Environ 30 % du territoire français est constitué de montagnes, souvent confrontées à des défis tels que l’enclavement et l’isolement. Bien qu'une première loi Montagne ait été mise en place en 1985, de nombreuses politiques publiques demeurent inadaptées à ces territoires montagneux. La nouvelle proposition de loi a été discutée à l’Assemblée nationale pour redresser cette situation.
« La montagne n'a pas de couleur politique, il est temps de rassembler nos forces pour apporter des solutions concrètes aux habitants », a exprimé Jean-Pierre Vigier, rapporteur du texte et député LR de la Haute-Loire. Il a ajouté que quarante ans après la première loi, "nous sommes toujours en retard dans nos engagements vis-à-vis de ces zones sensibles".
Accès aux services : une carte scolaire repensée
Le texte aborde en priorité l'accès aux services publics, notamment l'éducation. Il propose une révision de la carte scolaire en milieu montagnard, en intégrant des critères d’isolement et de temps nécessaire pour rejoindre les écoles, impactant les décisions d'ouverture ou de fermeture des classes. Ce projet envisage également d’améliorer l’accès aux soins, avec des solutions telles que des transports aériens d’urgence pour les zones les plus reculées.
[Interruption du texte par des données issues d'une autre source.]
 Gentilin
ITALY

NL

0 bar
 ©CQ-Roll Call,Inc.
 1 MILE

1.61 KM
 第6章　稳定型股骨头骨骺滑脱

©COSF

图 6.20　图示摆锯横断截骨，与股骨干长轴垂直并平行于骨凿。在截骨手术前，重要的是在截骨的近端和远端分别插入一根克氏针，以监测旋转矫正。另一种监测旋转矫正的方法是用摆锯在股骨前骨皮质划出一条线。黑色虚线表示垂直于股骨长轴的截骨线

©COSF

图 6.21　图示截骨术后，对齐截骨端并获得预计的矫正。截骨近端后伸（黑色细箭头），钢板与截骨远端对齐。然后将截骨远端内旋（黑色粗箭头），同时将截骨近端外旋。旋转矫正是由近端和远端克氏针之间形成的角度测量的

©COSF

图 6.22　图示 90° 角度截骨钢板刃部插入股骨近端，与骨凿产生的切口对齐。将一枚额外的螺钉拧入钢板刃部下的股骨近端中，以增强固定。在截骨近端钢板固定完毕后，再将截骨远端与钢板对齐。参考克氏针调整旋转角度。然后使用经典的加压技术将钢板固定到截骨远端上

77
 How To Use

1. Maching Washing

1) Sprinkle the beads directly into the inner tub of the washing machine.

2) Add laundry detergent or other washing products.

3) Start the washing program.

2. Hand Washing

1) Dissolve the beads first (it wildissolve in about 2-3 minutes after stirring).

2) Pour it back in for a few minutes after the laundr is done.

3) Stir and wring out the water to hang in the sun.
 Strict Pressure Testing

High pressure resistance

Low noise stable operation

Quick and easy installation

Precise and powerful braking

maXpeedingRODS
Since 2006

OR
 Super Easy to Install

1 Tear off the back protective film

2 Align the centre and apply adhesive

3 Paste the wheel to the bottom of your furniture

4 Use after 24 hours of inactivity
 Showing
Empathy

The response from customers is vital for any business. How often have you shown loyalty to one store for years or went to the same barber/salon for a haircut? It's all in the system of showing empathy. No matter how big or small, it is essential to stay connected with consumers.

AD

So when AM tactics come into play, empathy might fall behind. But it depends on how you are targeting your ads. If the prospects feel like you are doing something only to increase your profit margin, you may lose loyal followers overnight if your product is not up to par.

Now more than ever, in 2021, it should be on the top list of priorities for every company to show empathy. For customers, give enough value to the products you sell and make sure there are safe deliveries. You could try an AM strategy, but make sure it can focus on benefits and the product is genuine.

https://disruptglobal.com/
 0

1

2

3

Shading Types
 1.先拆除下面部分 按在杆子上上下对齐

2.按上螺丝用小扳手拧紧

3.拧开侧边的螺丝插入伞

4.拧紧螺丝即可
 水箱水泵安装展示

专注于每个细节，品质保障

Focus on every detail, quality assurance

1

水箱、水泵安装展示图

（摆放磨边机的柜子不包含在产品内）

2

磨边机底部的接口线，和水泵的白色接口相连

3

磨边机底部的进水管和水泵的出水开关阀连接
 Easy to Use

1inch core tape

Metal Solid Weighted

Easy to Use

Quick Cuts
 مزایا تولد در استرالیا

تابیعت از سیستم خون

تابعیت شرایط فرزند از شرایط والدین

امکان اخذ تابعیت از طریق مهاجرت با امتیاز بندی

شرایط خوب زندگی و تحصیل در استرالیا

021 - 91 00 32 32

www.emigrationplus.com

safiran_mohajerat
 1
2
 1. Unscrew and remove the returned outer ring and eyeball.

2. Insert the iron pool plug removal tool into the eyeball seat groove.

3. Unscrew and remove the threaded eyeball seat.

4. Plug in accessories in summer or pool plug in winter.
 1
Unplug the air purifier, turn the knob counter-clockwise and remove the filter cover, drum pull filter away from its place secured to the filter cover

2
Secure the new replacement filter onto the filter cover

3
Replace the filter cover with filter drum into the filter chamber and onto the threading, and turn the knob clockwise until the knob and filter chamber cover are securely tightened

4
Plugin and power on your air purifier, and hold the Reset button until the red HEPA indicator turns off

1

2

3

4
Une gestion de l'eau au cœur des préoccupations
Les discussions se sont intensifiées lors de l’examen des mesures relatives à la gestion de l’eau et aux règles d’urbanisme. Une attention particulière a été portée à la neige artificielle, un sujet délicat dans le cadre du changement climatique. Les députés d’opposition, notamment ceux des groupes écologiste et de La France insoumise, ont mis en lumière un manque de hiérarchisation dans l’utilisation des ressources en eau, s’inquiétant des conséquences de la neige artificielle sur les enjeux environnementaux.
Sylvie Ferrer, députée LFI des Hautes-Pyrénées, a vivement contesté l'absence de mesures de protection pour les glaciers, soulignant l’urgence écologique et la nécessité de traiter la montagne comme un écosystème fragile en danger. Cependant, certains, comme le député RN Alexis Jolly, ont exprimé une vision différente, arguant que préserver la montagne ne devrait pas se faire au détriment des emplois de ceux qui y vivent.
En commission développement durable, je me suis récemment mobilisée sur la protection des ressources en eau, car le projet de loi montagne ne répond pas, voire risque d’aggraver la situation face au changement climatique !
— Sylvie Ferrer (@FerrerSylvie11) May 13, 2026
Lien YouTube : https://t.co/S3G6j9IZD4
Vers un examen au Sénat
Adoptée avec 42 voix contre 11, cette proposition de loi fait office de première étape dans une série de réformes potentielles. Malgré les désaccords, notamment sur les questions écologiques, le texte est désormais prêt à être examiné au Sénat, bien aucune date précise n’a encore été fixée.